3C273 is the 273rd object in the Third Cambridge University catalogue of radio objects. It was discovered as an extremely bright source of radio waves long before it was identified visually. It was the first ever quasar to be discovered in 1959.
It represents an extremely active core of a very distant galaxy, so distant that we only see the core and not the outer parts of the galaxy because of the vast distance. Matter is circling around a supermassive black hole and is energised to such an extent that it is visible across the universe. Our own galaxy would not be visible at such a distance suggesting how incredibly bright the quasar actually is. We also know, through daily variations in the light intensity that the source cannot be more than a light-day in diameter!

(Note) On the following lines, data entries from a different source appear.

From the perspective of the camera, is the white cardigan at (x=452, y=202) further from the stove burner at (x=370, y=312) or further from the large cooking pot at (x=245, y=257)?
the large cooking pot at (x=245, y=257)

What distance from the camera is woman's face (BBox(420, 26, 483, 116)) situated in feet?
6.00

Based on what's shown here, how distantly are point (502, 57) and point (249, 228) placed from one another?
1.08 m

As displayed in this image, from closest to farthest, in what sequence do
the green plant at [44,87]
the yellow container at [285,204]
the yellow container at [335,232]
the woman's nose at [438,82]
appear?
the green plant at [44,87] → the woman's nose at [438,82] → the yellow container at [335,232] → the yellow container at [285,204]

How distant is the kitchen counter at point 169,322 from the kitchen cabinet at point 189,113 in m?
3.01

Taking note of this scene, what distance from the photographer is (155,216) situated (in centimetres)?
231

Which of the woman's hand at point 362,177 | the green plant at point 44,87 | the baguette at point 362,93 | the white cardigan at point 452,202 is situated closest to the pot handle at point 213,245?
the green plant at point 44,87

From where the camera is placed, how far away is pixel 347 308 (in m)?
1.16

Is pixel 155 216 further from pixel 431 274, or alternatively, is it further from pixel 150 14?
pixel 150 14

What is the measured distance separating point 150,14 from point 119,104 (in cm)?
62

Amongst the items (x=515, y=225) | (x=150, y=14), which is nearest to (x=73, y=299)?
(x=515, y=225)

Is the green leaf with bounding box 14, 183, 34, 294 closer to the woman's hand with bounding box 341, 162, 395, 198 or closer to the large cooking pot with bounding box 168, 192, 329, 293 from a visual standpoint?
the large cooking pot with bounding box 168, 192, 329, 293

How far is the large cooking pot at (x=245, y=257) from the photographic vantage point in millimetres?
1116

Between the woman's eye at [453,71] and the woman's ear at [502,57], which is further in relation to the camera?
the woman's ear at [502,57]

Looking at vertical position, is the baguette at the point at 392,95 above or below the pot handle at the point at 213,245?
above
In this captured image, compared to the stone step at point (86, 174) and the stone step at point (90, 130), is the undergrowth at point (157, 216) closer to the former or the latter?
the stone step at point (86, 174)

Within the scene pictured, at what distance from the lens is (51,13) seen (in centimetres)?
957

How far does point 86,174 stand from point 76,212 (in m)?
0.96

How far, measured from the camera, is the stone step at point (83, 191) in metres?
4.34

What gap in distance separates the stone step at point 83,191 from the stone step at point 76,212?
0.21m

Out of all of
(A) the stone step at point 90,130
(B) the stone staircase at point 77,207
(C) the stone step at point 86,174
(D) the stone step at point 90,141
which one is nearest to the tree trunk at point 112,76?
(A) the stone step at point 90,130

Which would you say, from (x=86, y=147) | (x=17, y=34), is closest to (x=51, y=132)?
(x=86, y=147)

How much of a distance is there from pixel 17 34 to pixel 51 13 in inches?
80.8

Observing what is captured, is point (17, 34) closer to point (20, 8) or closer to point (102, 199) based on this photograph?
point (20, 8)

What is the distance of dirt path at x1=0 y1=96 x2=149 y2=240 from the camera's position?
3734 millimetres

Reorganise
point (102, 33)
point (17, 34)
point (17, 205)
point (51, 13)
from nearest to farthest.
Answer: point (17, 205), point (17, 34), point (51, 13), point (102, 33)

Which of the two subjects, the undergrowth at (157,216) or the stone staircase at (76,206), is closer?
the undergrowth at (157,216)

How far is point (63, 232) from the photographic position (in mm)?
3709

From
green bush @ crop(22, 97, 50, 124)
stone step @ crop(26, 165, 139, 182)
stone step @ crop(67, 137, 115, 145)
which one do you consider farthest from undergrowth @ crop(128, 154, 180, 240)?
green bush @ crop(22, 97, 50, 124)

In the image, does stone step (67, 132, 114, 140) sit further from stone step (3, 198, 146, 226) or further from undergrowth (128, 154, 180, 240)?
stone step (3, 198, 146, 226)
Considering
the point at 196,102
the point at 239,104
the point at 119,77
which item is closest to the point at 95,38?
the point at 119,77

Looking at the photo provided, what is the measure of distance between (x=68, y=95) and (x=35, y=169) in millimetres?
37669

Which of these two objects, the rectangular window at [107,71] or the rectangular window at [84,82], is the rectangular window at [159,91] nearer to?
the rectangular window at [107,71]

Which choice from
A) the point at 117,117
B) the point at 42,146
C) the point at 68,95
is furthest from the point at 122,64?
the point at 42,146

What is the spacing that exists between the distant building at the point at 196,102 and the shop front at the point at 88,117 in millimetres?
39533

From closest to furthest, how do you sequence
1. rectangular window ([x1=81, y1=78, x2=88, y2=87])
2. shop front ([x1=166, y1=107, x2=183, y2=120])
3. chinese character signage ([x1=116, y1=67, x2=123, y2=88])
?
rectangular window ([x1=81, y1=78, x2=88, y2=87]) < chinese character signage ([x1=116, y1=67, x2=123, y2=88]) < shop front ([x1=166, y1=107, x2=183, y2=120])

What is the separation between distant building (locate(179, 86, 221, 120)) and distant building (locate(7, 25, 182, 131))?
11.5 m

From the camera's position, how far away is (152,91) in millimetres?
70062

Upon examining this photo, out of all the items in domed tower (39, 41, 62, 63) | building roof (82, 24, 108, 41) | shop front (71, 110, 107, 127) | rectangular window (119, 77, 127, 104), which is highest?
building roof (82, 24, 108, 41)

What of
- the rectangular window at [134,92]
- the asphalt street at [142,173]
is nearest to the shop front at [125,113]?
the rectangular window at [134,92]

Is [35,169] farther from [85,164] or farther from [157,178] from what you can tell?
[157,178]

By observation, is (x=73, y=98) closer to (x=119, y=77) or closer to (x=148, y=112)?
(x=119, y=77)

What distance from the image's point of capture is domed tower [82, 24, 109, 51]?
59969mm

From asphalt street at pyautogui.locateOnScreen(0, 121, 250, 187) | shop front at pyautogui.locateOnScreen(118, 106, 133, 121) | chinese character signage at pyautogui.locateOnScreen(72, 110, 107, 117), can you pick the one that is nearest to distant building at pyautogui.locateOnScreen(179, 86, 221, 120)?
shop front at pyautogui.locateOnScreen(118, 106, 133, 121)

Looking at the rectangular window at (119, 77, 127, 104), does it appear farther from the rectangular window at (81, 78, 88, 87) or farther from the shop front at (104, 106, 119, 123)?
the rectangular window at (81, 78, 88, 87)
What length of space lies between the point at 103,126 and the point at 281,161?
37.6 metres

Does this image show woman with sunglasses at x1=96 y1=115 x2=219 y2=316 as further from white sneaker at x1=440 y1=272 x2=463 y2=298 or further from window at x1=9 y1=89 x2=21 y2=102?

Image shows the above image of 3C273 with other galaxies in the PGC catalogue (Principle Galaxies Catalogue) in the same field of view. 3c273 is PGC41121.
Image taken with a TEC 140 refractor in April 2020 (during Coronavirus lockdown in the UK). Thirty minutes each in R,G,B.as two minute exposures binned 1x1.
Lunar Pictures from January 2020
A few pictures of the moon that I took with my Meade 14 ACF SCT scope with a ASI 174MM camera in January 2020. The pictures utilised no filters at all.
The Meade 14" is an astounding scope that I liked very much. However, with a heavy heart I subsequently went on to sell this telescope since I felt that in my Bortle 5skies it doesn't offer any significant advantage over and above the Celestron C925; the latter scope being very much more manageable that the huge (and very heavy) 14" Meade. At some point in the future I may regret this decision since the scope excelled on the few occasions I took it to truly dark skies. However, I could not let my heart rule my head and I decided to sell it.